● **What the task asks**
Would you return the lines from the one that contains "United States, site lebec_CA-29." to the last line of the entries below, exactly and with nothing added?

---

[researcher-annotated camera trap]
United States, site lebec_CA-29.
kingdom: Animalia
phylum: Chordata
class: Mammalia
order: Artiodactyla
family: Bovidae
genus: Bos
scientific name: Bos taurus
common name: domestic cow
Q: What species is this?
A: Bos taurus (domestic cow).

---

● **Solution for this exercise**
United States, site lebec_CA-29.
kingdom: Animalia
phylum: Chordata
class: Mammalia
order: Artiodactyla
family: Bovidae
genus: Bos
scientific name: Bos taurus
common name: domestic cow
Q: What species is this?
A: Bos taurus (domestic cow).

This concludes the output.